Multistability, intermittency and hybrid transitions in social contagion models on hypergraphs

TL;DR

This paper explores complex behaviors like multistability and intermittency in social contagion models on hypergraphs, revealing how community structures and bridges influence phase transitions and dynamics.

Contribution

It introduces a hypergraph-based model for social contagion that uncovers rich phenomena such as hybrid phase transitions, multistability, and intermittency, advancing understanding of group interactions.

Findings

Multistability and intermittency arise from bimodal state distributions.

Community structures and bridges significantly affect the dynamics.

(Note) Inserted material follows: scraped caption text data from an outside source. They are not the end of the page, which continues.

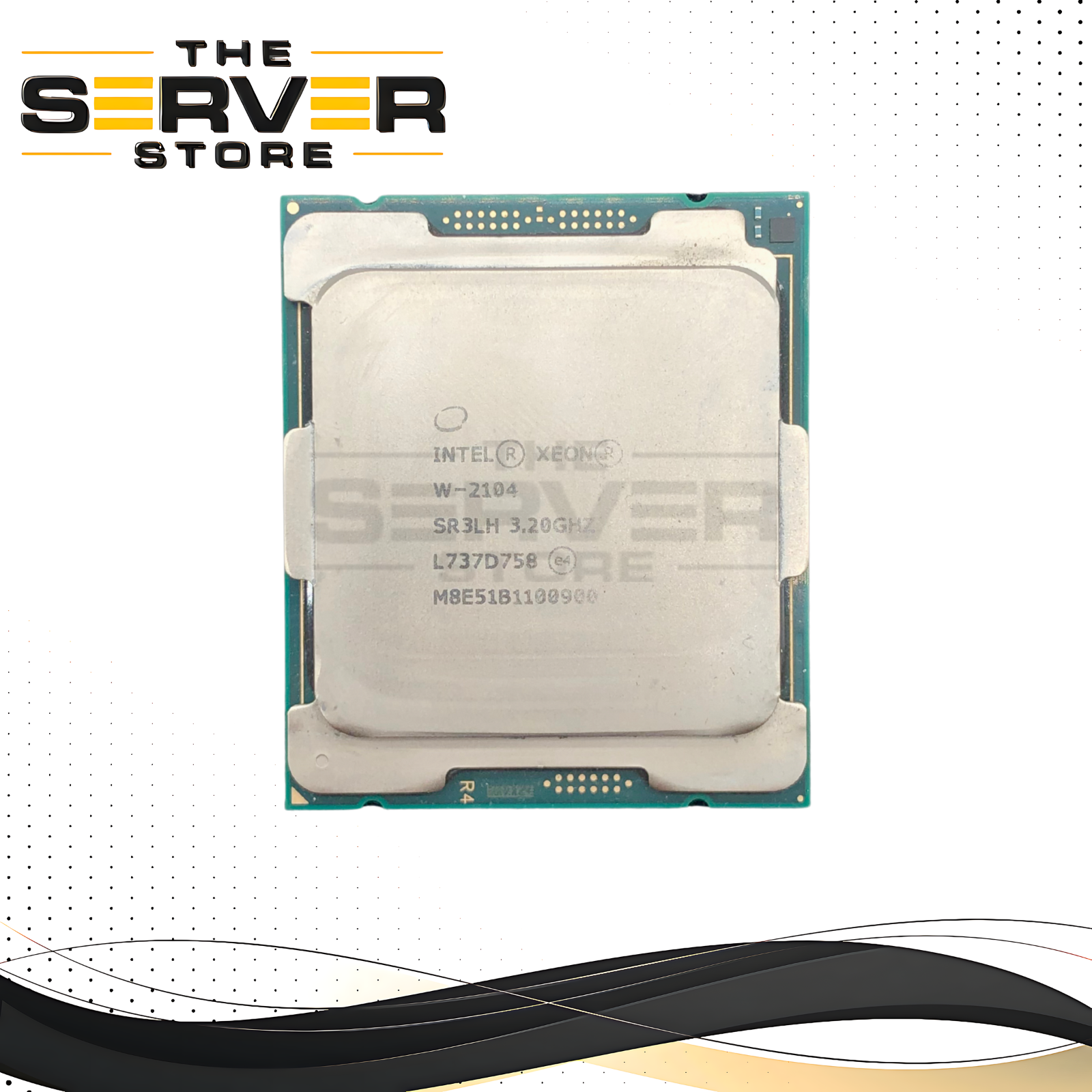 Intel Xeon W-2104 3.2GHz Quad-Core (4C/4T) 8.25MB Cache 120W LGA2066 Workstation CPU Processor. P/N: SR3LH.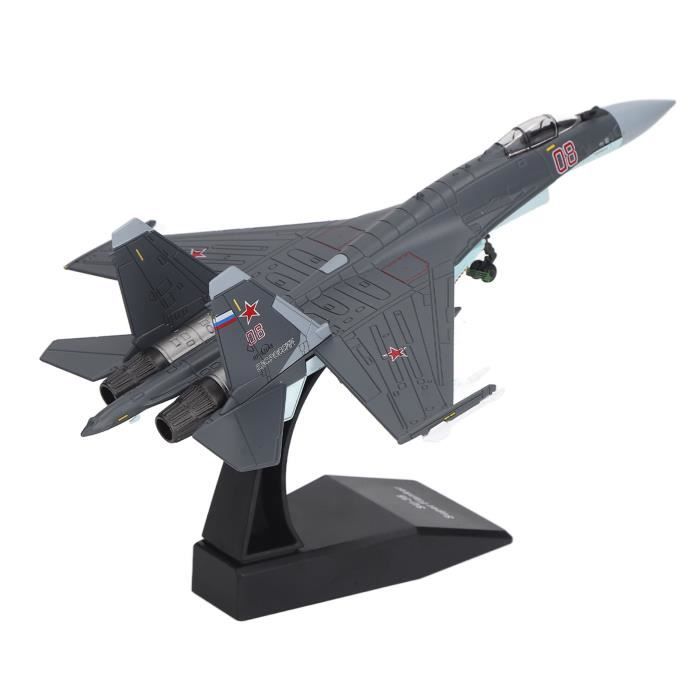 AZIZAT 1/100 Français Mirage-2000 Chasseur Alliage Statique Avion Modèle Die-Cast pour Collection Festival Cadeau Ornement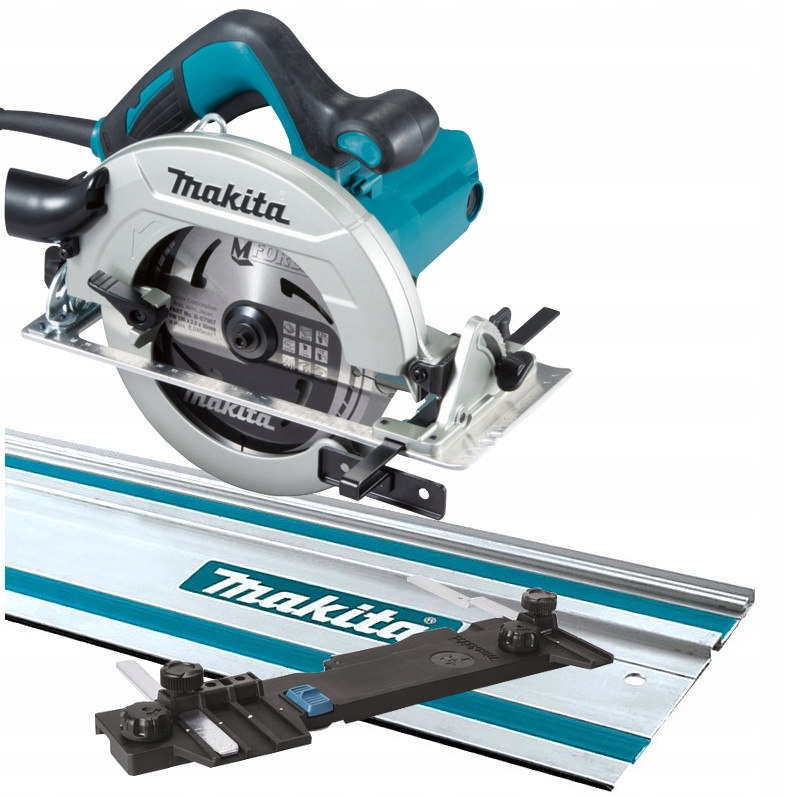 

Pilarka tarczowa Makita HS7611 listwa 1m +adapter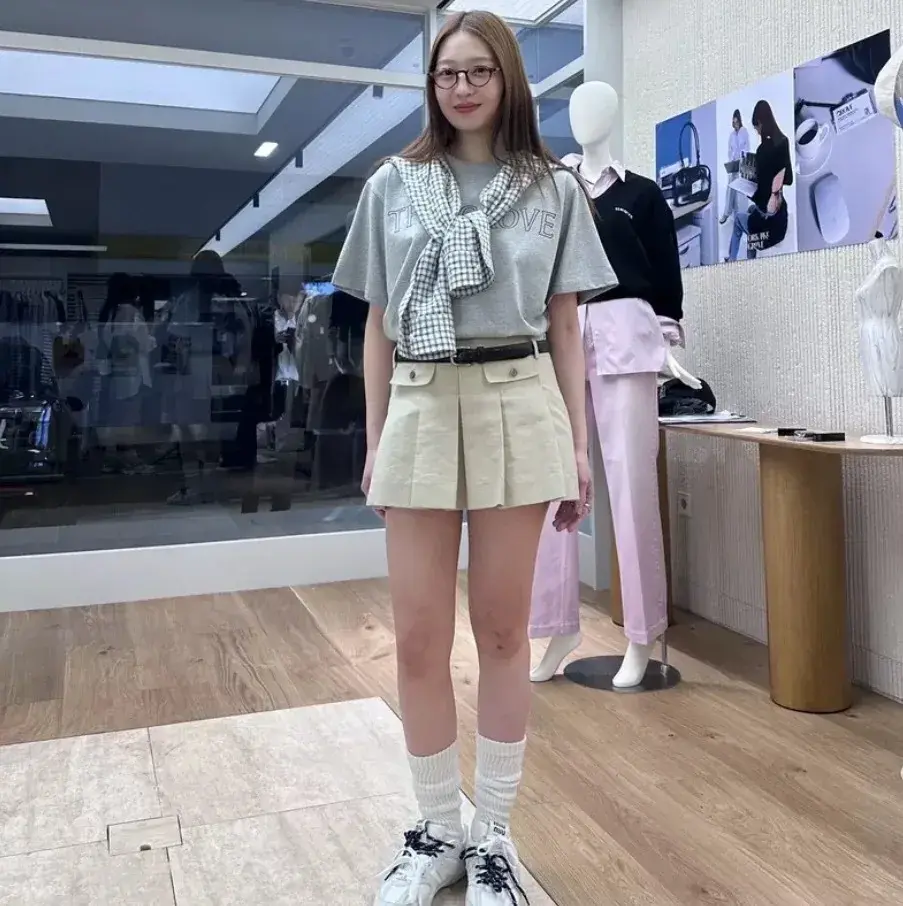 Korean Designer Grove Loose Fit Crew Neck T-Shirt Women's Casual Printed Top Versatile Comfortable Short Sleeve Cotton Tee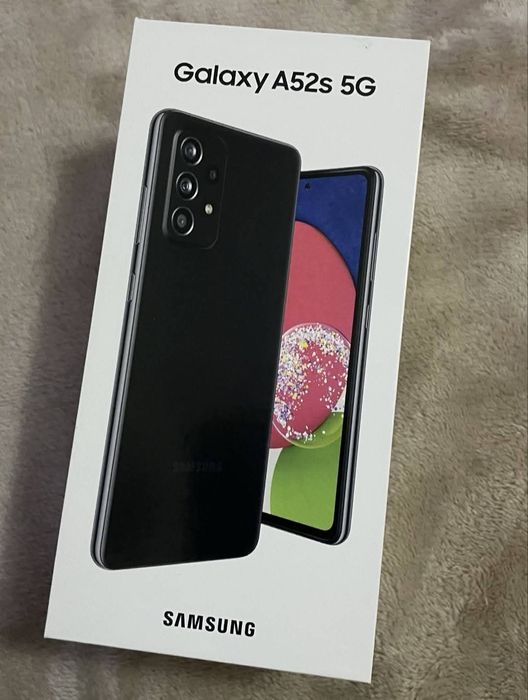 Galaxy a52s 5G nou!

Hybrid phase transitions are compatible with observed order parameter behaviors.

Abstract

Although ubiquitous, interactions of groups of individuals (e.g., modern messaging applications, group meetings, or even a parliament discussion) are not yet thoroughly studied. Frequently, single-groups are modeled as critical-mass dynamics, which is a widespread concept used not only by academics but also by politicians and the media. However, less explored questions are how a collection of groups will behave and how the intersection between these groups might change the global dynamics. Here, we formulate this process in terms of binary state dynamics on hypergraphs. We showed that our model has a very rich and unexpected behavior that goes beyond discontinuous transitions. In particular, we might have multistability and intermittency as a consequence of bimodal state distributions. By using artificial random models, we demonstrated that this phenomenology could be associated with community structures. Specifically, we might have multistability or intermittency by controlling the number of bridges between two communities with different densities. The introduction of bridges destroys multistability but creates an intermittent behavior. Furthermore, we provide an analytical formulation showing that the observed pattern for the order parameter and susceptibility are compatible with hybrid phase transitions. Our findings open new paths for research, ranging from physics, on the formal calculation of quantities of interest, to social sciences, where new experiments can be designed.